Culture de l’espoir à Jabel Sammama

Par Dorra Bannouri, conseillère en gestion organisationnelle en Tunisie auprès d’ADO+ et du Tunisian Forum for Youth Empowerment, au sein du projet Protection des droits des enfants, femmes et autres collectivités vulnérables (PRODEF). Ce projet, mené en consortium par Avocats sans frontières Canada (ASFC) et l’IBCR, est réalisé avec l’appui du gouvernement du Canada accordé par l’entremise d’Affaires mondiales Canada. 

Hakim* est un enfant qui habite Jabel Sammama, une montagne tunisienne, située dans l’ouest de la Tunisie dans le gouvernorat de Kasserine. Cette région est une des plus démunies du pays. Le taux de chômage s’élève à 30% et les conditions de vie y sont précaires. Depuis la Révolution de 2011, elle devient un camp où viennent s’installer des terroristes.

_Enregistrements provenant d’une source de données:_
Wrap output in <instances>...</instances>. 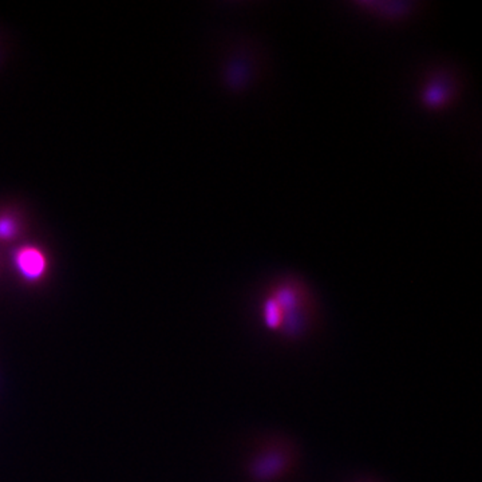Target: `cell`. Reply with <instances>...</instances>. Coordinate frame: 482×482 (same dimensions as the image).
Segmentation results:
<instances>
[{"instance_id":"cell-1","label":"cell","mask_w":482,"mask_h":482,"mask_svg":"<svg viewBox=\"0 0 482 482\" xmlns=\"http://www.w3.org/2000/svg\"><path fill=\"white\" fill-rule=\"evenodd\" d=\"M260 316L269 331L288 339L299 338L311 328L316 302L303 279L284 275L272 280L260 299Z\"/></svg>"},{"instance_id":"cell-2","label":"cell","mask_w":482,"mask_h":482,"mask_svg":"<svg viewBox=\"0 0 482 482\" xmlns=\"http://www.w3.org/2000/svg\"><path fill=\"white\" fill-rule=\"evenodd\" d=\"M460 78L447 69L428 72L418 90L421 106L441 111L451 106L460 95Z\"/></svg>"},{"instance_id":"cell-3","label":"cell","mask_w":482,"mask_h":482,"mask_svg":"<svg viewBox=\"0 0 482 482\" xmlns=\"http://www.w3.org/2000/svg\"><path fill=\"white\" fill-rule=\"evenodd\" d=\"M291 463L292 457L287 447H267L252 461L250 476L257 482L275 481L286 474L291 467Z\"/></svg>"},{"instance_id":"cell-4","label":"cell","mask_w":482,"mask_h":482,"mask_svg":"<svg viewBox=\"0 0 482 482\" xmlns=\"http://www.w3.org/2000/svg\"><path fill=\"white\" fill-rule=\"evenodd\" d=\"M358 6L376 19L394 23L410 19L418 7L411 1H360Z\"/></svg>"},{"instance_id":"cell-5","label":"cell","mask_w":482,"mask_h":482,"mask_svg":"<svg viewBox=\"0 0 482 482\" xmlns=\"http://www.w3.org/2000/svg\"><path fill=\"white\" fill-rule=\"evenodd\" d=\"M15 266L24 280L36 282L45 276L47 262L42 250L35 247H23L15 253Z\"/></svg>"},{"instance_id":"cell-6","label":"cell","mask_w":482,"mask_h":482,"mask_svg":"<svg viewBox=\"0 0 482 482\" xmlns=\"http://www.w3.org/2000/svg\"><path fill=\"white\" fill-rule=\"evenodd\" d=\"M17 232V225L11 218H0V239H11Z\"/></svg>"}]
</instances>
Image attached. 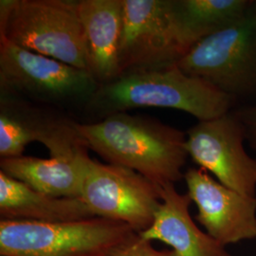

_CONSIGNE:_ Renvoyez, sans rien y changer, le passage du texte sur Jabel Sammama qui va de « Hakim* est un » jusqu’à « s’installer des terroristes. ».

_RÉPONSE FINALE:_
Hakim* est un enfant qui habite Jabel Sammama, une montagne tunisienne, située dans l’ouest de la Tunisie dans le gouvernorat de Kasserine. Cette région est une des plus démunies du pays. Le taux de chômage s’élève à 30% et les conditions de vie y sont précaires. Depuis la Révolution de 2011, elle devient un camp où viennent s’installer des terroristes.